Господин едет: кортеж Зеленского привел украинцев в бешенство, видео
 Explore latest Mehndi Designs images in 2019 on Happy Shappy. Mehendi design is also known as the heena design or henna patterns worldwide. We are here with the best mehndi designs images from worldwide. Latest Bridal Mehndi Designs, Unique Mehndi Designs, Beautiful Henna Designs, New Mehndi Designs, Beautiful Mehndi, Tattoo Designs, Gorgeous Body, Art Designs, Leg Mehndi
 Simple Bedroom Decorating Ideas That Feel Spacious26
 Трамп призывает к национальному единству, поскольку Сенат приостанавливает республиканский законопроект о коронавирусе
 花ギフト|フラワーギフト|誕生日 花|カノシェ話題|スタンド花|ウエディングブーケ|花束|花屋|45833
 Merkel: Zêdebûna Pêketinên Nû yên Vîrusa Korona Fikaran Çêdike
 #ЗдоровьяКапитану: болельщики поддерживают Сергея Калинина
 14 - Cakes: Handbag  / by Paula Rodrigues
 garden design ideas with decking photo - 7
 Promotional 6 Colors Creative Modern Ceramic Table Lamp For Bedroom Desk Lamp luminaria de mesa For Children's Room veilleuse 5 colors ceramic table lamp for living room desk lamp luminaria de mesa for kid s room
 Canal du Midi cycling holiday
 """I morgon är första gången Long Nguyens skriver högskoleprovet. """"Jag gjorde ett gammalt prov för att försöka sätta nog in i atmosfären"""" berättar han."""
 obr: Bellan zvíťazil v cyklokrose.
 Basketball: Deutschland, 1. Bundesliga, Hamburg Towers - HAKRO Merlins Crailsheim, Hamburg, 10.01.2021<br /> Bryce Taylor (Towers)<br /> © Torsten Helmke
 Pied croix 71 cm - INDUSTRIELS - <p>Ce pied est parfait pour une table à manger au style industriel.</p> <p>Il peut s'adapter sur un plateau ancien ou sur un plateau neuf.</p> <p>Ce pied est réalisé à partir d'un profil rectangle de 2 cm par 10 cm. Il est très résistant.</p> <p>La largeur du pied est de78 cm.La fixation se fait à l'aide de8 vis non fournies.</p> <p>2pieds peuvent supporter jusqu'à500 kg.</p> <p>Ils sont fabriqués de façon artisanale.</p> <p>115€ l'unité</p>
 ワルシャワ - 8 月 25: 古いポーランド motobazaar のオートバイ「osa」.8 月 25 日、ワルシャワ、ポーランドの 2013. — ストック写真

→ **REQUIRED ACTION**: Repeat, character for character, the lines of the material above from the line with "morgon är första" through the line with "Basketball: Deutschland, 1.".

→ **SOLUTION TO THE EXERCISE**:
 """I morgon är första gången Long Nguyens skriver högskoleprovet. """"Jag gjorde ett gammalt prov för att försöka sätta nog in i atmosfären"""" berättar han."""
 obr: Bellan zvíťazil v cyklokrose.
 Basketball: Deutschland, 1. Bundesliga, Hamburg Towers - HAKRO Merlins Crailsheim, Hamburg, 10.01.2021<br /> Bryce Taylor (Towers)<br /> © Torsten Helmke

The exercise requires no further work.